Why this housing market is not like 2008
There are so many questions swirling around today about where the housing market is headed amid this economic slowdown. In order to best understand the current state and how the expert projections are playing out, it’s best to look at our economic history, and how today is vastly different than the housing crisis of 2008, known as the Great Recession. Many of us experienced financial hardships, lost homes, and were out of work during the Great Recession – the recession that started with a housing and mortgage crisis. Today, we face a very different challenge: an external health crisis that caused a pause in much of the economy earlier this year and a major shutdown of many parts of the country. We’re simply not in the same boat as we were then, and here are five big reasons why that can give you greater confidence if you’re thinking of selling your house this year.
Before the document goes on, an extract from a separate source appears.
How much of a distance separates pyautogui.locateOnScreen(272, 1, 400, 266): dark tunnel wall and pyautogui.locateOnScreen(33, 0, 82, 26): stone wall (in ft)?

When we look at appreciation in the visual here, there’s a big difference between the 6 years prior to the housing crash and the most recent 6-year period. Leading up to the crash, we had much higher appreciation in this country than we saw coming into this year. In fact, the highest level of appreciation most recently is below the lowest level we saw leading up to the crash. Prices were rising going into this economic slowdown, but not at the rate they were climbing back when we had runaway appreciation.
2. Mortgage Credit
The Mortgage Credit Availability Index is a monthly measure by the Mortgage Bankers Association that gauges the level of difficulty to secure a loan. The higher the index, the easier it is to get a loan; the lower the index, the harder. Today we’re nowhere near the levels seen before the housing crash when it was very easy to get approved for a mortgage. After the crash, however, lending standards tightened and have remained that way ever since.
3. Number of Homes for Sale
One of the causes of the housing crash in 2008 was an oversupply of homes for sale. Today, as shown in the next image, we see a much different picture. We don’t have enough homes on the market for the number of people who want to buy them. Across the country, we have less than 6 months of inventory – an undersupply of homes available for buyers.
4. Us of Home Equity
The next chart shows the difference in how people are accessing the equity in their homes today as compared to the period leading up to the housing crash. Back then, consumers were harvesting equity from their homes (through cash-out refinances) and using it to finance highend lifestyles. Today, consumers are treating the equity in their homes much more responsibly.
5. Home Equity Today
Today, 58.7% of homes across the country have at least 60% equity. In 2008, homeowners walked away when they owed more than what their homes were worth. With the equity homeowners have now, they’re much less likely to walk away from their homes.
If you’re considering selling your house to make a move this year, there’s no need to fear the market. We’re not in a housing crisis, and this is nothing like 2008.